(Recorded data)
--- begin ---
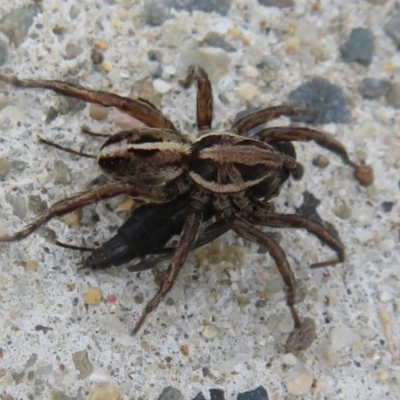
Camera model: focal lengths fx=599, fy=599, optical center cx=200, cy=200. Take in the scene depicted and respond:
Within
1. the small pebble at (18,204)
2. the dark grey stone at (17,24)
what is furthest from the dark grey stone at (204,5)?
--- end ---
WRITTEN INSTRUCTION: Rewrite the records with every "stone" switched to "rock" and all other wording unchanged. Leave out the pictures.

WRITTEN SOLUTION:
Camera model: focal lengths fx=599, fy=599, optical center cx=200, cy=200. Take in the scene depicted and respond:
Within
1. the small pebble at (18,204)
2. the dark grey rock at (17,24)
what is furthest from the dark grey rock at (204,5)?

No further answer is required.